Itch for ‘better INF deal’? Trump’s treaty ‘withdrawal symptom’ destabilizes global order

By scrapping the crucial Cold War era nuclear agreement Trump is destabilizing global security, even if his ultimate goal is to negotiate a ‘better deal’ and to include other parties like China, geopolitical experts have told RT.

“The United States would rather pull out because of China. Right now it cannot develop new intermediate-range missiles to confront China, even though China is not a signatory to that agreement,” former Pentagon official Michael Maloof said, after Donald Trump announced the US intention to scrap the INF treaty.

“The US is engaged in an arms race with China in the Pacific Ocean, and China has a whole bunch of those missiles that are not covered,” Iranian political scientist Kaveh Afrasiabi added, calling Trump's announcement a “giant leap backward to the Cold War era.”
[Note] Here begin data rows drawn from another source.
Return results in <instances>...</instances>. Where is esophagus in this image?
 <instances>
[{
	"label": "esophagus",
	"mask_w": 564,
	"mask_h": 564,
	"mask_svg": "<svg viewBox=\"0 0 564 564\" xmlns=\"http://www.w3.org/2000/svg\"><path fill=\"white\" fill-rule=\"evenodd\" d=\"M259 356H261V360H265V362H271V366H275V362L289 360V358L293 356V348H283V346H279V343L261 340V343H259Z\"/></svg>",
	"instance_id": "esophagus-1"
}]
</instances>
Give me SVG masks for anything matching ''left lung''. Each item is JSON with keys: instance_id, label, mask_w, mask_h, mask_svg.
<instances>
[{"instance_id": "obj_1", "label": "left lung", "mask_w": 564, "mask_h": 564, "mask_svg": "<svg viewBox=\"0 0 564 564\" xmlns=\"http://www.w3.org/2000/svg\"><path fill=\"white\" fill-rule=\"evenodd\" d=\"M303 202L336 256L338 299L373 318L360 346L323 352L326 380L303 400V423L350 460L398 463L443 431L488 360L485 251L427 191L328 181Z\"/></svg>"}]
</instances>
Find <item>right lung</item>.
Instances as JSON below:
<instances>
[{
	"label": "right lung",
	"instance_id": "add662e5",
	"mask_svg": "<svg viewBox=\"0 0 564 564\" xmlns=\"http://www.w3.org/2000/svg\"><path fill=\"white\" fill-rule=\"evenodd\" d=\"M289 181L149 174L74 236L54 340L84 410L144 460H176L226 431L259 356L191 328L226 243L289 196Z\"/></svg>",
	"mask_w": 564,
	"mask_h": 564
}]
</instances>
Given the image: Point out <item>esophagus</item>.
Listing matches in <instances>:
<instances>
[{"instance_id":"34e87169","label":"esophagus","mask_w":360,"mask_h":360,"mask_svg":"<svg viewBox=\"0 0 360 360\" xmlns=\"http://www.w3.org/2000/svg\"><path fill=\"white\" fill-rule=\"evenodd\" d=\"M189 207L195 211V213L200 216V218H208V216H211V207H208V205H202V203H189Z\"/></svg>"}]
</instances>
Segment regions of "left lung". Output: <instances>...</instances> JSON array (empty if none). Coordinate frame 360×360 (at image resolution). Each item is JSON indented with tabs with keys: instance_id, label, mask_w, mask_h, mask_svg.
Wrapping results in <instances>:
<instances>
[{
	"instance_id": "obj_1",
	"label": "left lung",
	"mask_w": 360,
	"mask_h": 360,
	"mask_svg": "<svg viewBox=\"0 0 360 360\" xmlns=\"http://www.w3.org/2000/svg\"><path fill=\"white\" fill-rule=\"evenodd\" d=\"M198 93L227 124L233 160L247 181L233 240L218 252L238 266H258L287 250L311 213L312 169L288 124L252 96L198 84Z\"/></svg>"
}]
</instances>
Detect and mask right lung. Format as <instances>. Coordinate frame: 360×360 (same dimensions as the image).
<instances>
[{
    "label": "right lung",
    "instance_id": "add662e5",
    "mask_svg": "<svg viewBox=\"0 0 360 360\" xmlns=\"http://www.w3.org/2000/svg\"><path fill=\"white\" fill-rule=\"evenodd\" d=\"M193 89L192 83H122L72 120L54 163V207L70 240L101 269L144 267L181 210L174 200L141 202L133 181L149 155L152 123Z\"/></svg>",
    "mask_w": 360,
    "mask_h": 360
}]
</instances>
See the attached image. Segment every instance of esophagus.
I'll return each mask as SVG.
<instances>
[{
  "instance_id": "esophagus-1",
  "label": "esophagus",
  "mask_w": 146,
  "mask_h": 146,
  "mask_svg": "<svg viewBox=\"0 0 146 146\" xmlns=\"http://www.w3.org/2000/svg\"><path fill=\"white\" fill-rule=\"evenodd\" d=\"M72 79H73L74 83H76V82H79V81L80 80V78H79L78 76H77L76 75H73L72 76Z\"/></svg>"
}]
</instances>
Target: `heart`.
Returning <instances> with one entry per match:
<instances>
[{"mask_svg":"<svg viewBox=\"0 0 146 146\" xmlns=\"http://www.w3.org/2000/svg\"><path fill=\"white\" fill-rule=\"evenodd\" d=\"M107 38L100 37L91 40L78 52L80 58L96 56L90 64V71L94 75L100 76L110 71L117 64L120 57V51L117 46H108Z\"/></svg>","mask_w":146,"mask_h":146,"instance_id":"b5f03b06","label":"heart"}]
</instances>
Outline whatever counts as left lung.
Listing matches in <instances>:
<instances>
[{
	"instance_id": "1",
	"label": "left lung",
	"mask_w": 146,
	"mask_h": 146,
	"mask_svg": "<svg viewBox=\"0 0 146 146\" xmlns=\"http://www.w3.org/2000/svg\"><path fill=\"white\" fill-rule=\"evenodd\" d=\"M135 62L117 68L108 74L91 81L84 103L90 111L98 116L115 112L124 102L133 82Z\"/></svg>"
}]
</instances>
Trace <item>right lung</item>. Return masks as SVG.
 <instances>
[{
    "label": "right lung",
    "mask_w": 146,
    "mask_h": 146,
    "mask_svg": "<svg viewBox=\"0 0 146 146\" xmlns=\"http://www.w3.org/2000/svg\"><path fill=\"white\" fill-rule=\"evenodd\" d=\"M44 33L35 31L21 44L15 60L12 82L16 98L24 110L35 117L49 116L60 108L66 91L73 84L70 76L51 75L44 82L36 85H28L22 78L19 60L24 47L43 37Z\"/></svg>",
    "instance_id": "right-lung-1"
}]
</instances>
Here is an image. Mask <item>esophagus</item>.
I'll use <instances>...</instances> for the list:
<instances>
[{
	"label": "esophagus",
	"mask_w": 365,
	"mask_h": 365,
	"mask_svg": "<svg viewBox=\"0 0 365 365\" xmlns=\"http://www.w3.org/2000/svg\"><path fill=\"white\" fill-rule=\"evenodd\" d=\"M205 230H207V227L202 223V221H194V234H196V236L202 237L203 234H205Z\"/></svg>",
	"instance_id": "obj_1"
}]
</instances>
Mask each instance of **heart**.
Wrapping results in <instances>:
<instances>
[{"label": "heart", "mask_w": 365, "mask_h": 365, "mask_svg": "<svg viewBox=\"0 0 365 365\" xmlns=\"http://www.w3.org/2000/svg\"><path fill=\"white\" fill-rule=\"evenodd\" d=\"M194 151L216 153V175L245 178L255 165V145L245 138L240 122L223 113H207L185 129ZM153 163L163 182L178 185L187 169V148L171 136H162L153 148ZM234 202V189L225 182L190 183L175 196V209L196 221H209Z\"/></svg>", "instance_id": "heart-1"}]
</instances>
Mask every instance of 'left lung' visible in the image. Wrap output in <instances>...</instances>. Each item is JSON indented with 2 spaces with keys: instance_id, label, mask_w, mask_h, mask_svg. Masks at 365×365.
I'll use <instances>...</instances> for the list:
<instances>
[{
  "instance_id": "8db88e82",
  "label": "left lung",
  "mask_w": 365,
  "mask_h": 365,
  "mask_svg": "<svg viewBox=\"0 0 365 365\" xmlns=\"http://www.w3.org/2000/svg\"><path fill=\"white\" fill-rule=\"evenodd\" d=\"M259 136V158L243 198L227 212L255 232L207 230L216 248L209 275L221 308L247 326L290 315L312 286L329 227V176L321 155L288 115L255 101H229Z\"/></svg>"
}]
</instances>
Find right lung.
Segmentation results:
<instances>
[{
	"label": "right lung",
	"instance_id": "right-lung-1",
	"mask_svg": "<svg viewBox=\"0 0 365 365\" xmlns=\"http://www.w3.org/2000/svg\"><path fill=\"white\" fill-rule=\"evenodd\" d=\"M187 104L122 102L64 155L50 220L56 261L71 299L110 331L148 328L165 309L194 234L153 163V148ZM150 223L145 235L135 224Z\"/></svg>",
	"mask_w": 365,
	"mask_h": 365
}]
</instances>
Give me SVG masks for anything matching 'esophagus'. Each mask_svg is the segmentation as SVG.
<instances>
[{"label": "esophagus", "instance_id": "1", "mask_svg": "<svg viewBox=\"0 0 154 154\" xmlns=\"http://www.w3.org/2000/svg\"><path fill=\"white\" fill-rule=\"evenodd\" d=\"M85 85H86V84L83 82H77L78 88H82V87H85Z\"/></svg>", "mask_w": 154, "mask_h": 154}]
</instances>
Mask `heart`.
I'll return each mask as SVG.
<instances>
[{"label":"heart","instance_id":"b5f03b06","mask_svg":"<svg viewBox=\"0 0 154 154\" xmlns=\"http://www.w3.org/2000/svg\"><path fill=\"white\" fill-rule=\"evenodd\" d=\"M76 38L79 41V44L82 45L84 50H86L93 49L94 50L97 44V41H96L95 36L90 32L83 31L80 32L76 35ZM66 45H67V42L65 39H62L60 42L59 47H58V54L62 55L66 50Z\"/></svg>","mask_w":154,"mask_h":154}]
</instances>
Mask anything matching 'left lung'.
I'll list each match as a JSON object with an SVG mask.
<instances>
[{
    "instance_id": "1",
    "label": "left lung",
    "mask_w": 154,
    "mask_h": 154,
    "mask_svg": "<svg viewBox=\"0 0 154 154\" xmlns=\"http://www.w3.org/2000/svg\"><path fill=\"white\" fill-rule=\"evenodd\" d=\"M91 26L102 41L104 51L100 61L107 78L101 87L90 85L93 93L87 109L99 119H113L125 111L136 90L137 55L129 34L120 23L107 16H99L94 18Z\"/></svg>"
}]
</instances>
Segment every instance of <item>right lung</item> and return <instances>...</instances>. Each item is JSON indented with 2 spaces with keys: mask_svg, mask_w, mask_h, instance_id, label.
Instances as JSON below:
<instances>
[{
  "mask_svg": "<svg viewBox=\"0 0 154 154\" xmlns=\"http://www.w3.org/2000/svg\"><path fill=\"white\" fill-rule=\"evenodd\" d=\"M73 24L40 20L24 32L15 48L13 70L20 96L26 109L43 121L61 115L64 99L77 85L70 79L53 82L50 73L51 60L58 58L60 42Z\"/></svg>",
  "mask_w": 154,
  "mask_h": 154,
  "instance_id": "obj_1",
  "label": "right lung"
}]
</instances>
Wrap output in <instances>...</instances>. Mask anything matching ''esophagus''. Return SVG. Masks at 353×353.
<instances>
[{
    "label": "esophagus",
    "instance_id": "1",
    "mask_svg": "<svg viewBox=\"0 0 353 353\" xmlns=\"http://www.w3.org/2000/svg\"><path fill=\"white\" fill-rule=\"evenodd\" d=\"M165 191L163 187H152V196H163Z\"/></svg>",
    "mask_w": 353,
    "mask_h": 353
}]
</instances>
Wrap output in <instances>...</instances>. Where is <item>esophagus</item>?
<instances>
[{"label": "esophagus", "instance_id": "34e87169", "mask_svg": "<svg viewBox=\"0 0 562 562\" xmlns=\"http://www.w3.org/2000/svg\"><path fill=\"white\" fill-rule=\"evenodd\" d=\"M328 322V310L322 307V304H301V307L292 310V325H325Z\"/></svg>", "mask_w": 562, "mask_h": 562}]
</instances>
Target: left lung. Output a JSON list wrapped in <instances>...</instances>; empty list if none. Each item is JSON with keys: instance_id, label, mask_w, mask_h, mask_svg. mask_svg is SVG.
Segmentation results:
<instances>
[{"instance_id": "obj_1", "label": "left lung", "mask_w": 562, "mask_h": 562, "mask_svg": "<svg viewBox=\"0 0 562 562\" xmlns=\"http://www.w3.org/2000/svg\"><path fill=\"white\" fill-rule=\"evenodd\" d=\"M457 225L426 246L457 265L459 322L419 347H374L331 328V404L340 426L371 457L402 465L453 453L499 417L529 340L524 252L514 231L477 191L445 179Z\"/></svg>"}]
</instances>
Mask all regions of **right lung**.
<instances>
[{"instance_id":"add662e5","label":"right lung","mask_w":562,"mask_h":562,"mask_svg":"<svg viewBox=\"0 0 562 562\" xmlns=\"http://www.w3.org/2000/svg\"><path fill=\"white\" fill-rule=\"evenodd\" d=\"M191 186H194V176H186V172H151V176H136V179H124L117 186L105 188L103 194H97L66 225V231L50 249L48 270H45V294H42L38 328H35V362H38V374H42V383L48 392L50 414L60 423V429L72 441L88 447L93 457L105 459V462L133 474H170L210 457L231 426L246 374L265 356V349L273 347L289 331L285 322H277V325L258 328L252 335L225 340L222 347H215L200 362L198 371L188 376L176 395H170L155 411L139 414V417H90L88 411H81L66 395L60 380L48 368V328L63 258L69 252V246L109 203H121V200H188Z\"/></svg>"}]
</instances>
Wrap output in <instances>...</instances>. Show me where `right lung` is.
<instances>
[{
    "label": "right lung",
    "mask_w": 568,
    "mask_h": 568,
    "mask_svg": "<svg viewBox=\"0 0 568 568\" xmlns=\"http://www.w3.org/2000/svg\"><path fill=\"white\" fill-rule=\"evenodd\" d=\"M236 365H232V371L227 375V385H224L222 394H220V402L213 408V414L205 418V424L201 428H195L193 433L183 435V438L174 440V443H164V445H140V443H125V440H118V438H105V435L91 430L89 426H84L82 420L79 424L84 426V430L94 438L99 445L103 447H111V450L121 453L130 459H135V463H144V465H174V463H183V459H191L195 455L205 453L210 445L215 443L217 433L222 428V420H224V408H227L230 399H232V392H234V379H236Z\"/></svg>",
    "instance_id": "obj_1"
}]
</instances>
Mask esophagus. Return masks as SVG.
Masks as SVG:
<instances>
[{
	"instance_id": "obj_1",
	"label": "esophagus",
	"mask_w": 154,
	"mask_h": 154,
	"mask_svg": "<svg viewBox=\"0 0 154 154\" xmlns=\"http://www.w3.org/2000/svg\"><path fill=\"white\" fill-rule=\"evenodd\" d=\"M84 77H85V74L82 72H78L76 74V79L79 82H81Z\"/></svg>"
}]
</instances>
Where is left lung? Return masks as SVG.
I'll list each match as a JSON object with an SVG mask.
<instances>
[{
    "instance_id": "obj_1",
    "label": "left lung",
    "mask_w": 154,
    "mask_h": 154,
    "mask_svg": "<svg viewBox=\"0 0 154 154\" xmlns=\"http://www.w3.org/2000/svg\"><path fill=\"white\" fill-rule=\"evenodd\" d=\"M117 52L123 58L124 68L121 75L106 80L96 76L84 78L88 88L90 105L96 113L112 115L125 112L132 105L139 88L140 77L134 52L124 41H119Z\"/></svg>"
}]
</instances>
Maloof blamed Washington for its empty rhetoric and failure to explain what exactly it accuses Moscow of, while Afrasiabi pointed at the US encirclement of Russia by AEGIS ashore systems capable of launching INF-banned missiles in Europe.

“Nobody knows what those violations are. Is it the idea of developing a new cruise missile?” Maloof wondered. “The treaty does not prohibit that. And the United States is developing new intermediate missiles and cruise missiles. But again they can develop them, they can research but they just can’t deploy.”

“If president Trump acts on his threat and they go ahead and develop the new intermediate missiles the only place to put them, of course, is in the NATO countries in proximity to Russia which will be a very destabilizing factor,” Afrasiabi explained.

American politician and Middle East analyst Paul Heroux, meanwhile, told RT that Washington lost all credibility in levelling charges against other nations following the invasion of Iraq in 2003, as he called on the US to produce hard evidence against Russia.

“If there is some type of evidence that Russia has violated the treaty then the United States should produce that evidence unequivocally,” Heroux noted.

Trump's “withdrawal symptom” undermining the INF as well as other international treaties, is destabilizing for global security, experts are warning, blaming the US for its refusal to sit down and talk with the Kremlin to clear any disagreements the sides might have regarding the 1987 deal, which eliminated nuclear and conventional ground-launched ballistic and cruise missiles with ranges of 500 to 5,500 kilometers.

“There has only been one meeting between the United States and Russia over a number of years in fact,” Maloof noted. “If they were really serious trying to correct the problem, if in fact there was one, they would have sat down and talked. But Bolton does not want to deal with Russia.”

The former Pentagon official pinned the blame for Trump’s decision on his national security adviser, calling John Bolton a “very dangerous fellow,” all while stressing that “Trump is really not in charge of his own foreign policy.”

Maloof believes that pulling out of the INF deal is in line with Trump's 'America First' policy where the US president might want to try and negotiate a “better deal” within the six-month timeframe allocated under the terms of the INF treaty to terminate the accord.

Afrasiabi, who maintains that Trump is “out to destroy Reagan's legacy” also thinks that the US might be seeking a new comprehensive agreement, probably with additional parties like China, to replace the INF, which does not cover air- and sea-launched intermediate missiles. Yet Trump’s approach and his treaty “withdrawal symptom,” the Iranian political scientists warned, is extremely “dangerous.”

“Unfortunately, we are witnessing a President in the White House who openly embraces the arms race and ... has promised to outlast and outmatch the rivals,” he said. “This is a very wrong approach to these problems and destabilizes the global order.”